This page presents the performance characteristics of ZigLlama's Layer 2 kernels -- matrix multiplication and quantized arithmetic -- using systematic benchmarking, roofline modeling, and memory-bandwidth analysis. The goal is not just to report numbers but to build an analytical framework for predicting performance and identifying bottlenecks.

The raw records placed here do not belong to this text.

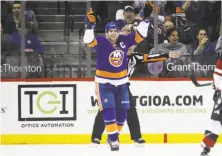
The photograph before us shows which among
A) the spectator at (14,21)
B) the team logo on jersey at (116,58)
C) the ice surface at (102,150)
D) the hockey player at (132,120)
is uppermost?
the spectator at (14,21)

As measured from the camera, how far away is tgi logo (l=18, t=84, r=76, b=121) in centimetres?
842

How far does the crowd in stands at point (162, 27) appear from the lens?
8.55 metres

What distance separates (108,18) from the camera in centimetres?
851

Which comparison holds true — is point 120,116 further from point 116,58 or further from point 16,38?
point 16,38

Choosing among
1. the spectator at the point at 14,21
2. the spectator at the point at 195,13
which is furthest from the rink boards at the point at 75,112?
the spectator at the point at 195,13

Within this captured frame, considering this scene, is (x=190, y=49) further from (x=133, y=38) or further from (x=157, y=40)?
(x=133, y=38)

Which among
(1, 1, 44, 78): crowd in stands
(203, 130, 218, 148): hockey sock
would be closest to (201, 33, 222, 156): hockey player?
(203, 130, 218, 148): hockey sock

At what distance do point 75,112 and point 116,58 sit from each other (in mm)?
1533

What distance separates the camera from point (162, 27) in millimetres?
8656

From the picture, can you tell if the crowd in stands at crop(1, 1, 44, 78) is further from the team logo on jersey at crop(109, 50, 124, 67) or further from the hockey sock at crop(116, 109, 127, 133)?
the team logo on jersey at crop(109, 50, 124, 67)

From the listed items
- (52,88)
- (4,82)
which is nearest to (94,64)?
(52,88)

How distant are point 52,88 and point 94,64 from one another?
62cm

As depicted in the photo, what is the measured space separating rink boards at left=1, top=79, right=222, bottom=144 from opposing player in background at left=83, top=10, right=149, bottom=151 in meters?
1.15

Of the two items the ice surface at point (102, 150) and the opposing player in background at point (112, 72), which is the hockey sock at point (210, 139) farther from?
the opposing player in background at point (112, 72)
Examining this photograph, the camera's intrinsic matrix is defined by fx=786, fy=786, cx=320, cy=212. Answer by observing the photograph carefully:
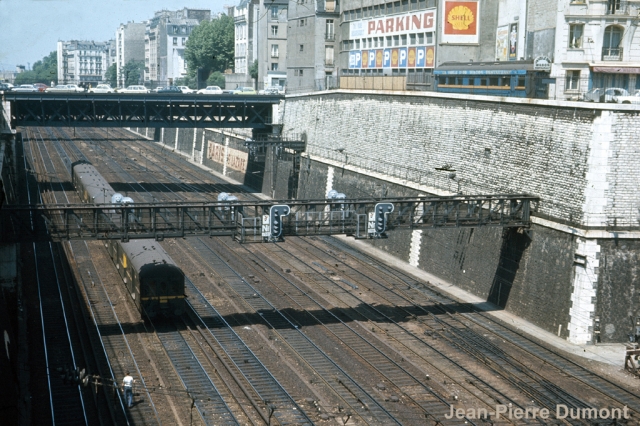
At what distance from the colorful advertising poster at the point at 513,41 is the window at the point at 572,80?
22.1 feet

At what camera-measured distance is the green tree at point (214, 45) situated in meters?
136

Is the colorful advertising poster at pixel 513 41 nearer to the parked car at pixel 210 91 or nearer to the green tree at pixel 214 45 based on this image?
the parked car at pixel 210 91

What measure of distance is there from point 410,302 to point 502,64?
16393 millimetres

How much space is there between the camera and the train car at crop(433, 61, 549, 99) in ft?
137

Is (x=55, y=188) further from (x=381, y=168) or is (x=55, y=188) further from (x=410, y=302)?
(x=410, y=302)

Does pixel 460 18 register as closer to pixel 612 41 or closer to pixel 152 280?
pixel 612 41

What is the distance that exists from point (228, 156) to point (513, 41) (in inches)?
1416

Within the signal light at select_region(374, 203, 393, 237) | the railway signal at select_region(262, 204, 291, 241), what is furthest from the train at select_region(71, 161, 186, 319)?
the signal light at select_region(374, 203, 393, 237)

1. Benchmarking Methodology

Measurement Protocol

Benchmark procedure

  1. Warmup: Execute the kernel 10 times to populate instruction caches, branch predictors, and TLBs. Discard all warmup measurements.
  2. Measurement: Execute the kernel \( N \) times (typically \( N = 100 \) for fast kernels, \( N = 20 \) for large matrices).
  3. Timing: Use std.time.nanoTimestamp() which maps to clock_gettime(CLOCK_MONOTONIC) on Linux and mach_absolute_time() on macOS. Resolution is sub-microsecond on all supported platforms.
  4. Statistical reporting: Compute mean, standard deviation, median, p95 (95th percentile), and p99 (99th percentile).

Statistical Reporting

For each benchmark, we report the following statistics:

Statistic Definition Purpose
Mean \( \bar{x} = \frac{1}{N} \sum x_i \) Average throughput
Median Middle value of sorted measurements Robust to outliers
Std Dev \( \sigma = \sqrt{\frac{1}{N-1}\sum(x_i - \bar{x})^2} \) Measurement stability
p95 95th percentile Tail latency
p99 99th percentile Worst-case latency
CV \( \sigma / \bar{x} \) Relative variability

Acceptable coefficient of variation

A CV below 5% indicates stable measurements. If CV exceeds 10%, the benchmark is likely affected by thermal throttling, OS scheduling, or memory contention and should be re-run with frequency pinning and process isolation.

Environment Control

pub const BenchConfig = struct {
    warmup_iterations: usize = 10,
    measurement_iterations: usize = 100,
    /// Pin to performance cores (Linux: isolcpus, taskset).
    pin_to_core: ?usize = null,
    /// Disable turbo boost for stable frequency.
    disable_turbo: bool = true,

    pub fn run(self: BenchConfig, comptime kernel: anytype, args: anytype) BenchResult {
        // Warmup phase
        for (0..self.warmup_iterations) |_| {
            @call(.auto, kernel, args);
        }

        // Measurement phase
        var times: [self.measurement_iterations]u64 = undefined;
        for (0..self.measurement_iterations) |i| {
            const start = std.time.nanoTimestamp();
            @call(.auto, kernel, args);
            const end = std.time.nanoTimestamp();
            times[i] = @intCast(end - start);
        }

        return BenchResult.compute(&times);
    }
};

2. Matrix Multiplication Performance

Results by Matrix Size

All measurements on Intel i7-13700K (Performance cores, 5.4 GHz turbo, 32 KiB L1d, 1.25 MiB L2, 30 MiB L3). Kernel: matmulSIMD_f32_blocked with AVX2+FMA.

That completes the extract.